** Opening Exercise material block **

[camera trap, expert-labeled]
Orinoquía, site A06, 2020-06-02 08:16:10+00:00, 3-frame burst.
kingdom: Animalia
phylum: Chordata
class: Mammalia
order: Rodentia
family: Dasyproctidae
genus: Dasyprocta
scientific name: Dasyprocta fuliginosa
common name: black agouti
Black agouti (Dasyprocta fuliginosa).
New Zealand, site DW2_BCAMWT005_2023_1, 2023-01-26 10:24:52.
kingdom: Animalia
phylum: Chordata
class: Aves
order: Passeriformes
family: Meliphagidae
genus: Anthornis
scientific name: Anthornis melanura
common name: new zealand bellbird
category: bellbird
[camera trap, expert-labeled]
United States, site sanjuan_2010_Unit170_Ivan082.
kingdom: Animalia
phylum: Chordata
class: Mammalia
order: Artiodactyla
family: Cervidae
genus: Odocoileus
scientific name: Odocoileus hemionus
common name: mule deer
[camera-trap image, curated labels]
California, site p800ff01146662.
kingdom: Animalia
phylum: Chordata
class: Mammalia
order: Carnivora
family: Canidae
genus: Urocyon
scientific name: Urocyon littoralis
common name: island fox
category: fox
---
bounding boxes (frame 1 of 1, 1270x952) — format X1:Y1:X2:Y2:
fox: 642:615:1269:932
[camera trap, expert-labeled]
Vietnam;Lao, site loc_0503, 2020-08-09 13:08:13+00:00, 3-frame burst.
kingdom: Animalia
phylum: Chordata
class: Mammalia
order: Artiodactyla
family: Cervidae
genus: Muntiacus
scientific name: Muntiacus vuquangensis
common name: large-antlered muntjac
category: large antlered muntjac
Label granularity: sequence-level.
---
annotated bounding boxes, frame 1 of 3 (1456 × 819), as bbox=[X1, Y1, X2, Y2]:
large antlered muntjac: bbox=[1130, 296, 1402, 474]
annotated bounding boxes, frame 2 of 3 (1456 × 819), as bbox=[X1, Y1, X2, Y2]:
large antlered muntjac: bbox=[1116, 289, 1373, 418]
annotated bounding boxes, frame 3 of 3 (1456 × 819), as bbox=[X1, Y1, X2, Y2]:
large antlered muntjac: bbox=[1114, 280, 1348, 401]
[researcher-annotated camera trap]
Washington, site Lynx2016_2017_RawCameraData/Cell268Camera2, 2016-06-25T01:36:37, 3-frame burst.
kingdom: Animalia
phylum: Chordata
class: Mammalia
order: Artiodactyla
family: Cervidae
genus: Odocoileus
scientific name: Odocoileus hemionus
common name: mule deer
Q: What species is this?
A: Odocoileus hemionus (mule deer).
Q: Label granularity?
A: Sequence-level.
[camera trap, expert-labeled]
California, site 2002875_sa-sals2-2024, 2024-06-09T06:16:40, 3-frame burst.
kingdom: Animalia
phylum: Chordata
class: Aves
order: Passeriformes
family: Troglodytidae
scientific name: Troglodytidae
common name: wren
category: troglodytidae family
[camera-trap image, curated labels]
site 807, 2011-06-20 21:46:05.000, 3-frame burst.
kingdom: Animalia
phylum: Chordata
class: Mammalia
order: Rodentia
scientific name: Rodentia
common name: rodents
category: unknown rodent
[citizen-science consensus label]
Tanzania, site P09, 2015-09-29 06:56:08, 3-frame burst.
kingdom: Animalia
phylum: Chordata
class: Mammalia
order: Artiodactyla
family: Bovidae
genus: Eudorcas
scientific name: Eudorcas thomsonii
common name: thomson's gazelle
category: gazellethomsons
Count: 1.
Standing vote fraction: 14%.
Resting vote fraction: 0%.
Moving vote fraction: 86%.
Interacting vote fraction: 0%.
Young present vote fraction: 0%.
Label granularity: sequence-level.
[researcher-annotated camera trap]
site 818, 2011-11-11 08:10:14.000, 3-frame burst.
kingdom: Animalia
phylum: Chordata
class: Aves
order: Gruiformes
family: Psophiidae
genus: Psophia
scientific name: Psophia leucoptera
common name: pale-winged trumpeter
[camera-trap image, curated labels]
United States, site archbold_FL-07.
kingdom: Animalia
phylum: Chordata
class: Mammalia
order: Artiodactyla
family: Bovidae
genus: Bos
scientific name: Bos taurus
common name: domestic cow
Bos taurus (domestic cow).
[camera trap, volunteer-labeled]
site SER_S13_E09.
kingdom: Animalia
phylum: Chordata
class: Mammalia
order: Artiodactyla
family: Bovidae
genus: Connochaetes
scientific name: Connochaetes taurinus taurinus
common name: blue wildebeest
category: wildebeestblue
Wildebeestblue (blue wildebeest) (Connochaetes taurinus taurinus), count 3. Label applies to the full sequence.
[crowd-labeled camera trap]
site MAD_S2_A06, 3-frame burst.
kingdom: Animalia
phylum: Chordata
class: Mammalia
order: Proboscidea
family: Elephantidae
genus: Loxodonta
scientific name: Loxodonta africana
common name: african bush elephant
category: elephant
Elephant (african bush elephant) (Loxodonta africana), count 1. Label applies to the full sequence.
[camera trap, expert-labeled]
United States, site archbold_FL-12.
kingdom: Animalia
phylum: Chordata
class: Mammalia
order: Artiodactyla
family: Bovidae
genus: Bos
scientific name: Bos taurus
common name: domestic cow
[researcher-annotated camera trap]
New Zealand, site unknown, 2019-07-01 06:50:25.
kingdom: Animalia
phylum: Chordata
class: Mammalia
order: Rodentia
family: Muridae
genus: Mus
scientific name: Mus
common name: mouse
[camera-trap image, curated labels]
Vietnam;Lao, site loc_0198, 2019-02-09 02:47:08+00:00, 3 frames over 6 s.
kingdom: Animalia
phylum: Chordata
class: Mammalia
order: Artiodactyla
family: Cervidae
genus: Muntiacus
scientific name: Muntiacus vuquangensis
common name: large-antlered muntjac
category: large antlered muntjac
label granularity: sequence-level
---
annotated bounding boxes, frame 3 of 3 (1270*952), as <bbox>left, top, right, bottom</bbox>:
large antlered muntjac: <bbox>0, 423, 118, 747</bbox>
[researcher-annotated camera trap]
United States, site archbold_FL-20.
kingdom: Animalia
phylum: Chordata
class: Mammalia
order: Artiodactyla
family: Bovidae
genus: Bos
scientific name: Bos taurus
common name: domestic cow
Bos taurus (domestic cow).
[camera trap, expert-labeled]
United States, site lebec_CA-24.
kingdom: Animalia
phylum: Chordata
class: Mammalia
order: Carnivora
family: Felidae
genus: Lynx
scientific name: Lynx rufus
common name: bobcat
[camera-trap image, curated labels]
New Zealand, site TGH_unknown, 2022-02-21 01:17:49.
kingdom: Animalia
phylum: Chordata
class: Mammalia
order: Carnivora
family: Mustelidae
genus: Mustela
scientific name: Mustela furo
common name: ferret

** Closing Exercise material block **

*Exercise directions*: Please copy out each line in the entries that mentions the string "granularity".

*Solution to the problem*:
Label granularity: sequence-level.
Q: Label granularity?
Label granularity: sequence-level.
label granularity: sequence-level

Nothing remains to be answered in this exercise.